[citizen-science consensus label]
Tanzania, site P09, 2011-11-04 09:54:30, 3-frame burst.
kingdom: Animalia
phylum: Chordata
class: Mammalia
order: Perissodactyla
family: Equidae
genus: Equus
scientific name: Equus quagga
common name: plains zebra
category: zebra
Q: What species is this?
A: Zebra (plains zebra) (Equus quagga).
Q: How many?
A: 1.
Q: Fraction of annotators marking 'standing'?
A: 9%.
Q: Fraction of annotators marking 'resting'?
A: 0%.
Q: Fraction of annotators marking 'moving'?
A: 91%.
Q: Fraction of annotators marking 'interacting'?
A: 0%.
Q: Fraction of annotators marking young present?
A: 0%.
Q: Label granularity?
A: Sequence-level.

-----

■ **To do**: When a line in the records above holds "marking", that line is to be reported.

■ **Answer space**:
Q: Fraction of annotators marking 'standing'?
Q: Fraction of annotators marking 'resting'?
Q: Fraction of annotators marking 'moving'?
Q: Fraction of annotators marking 'interacting'?
Q: Fraction of annotators marking young present?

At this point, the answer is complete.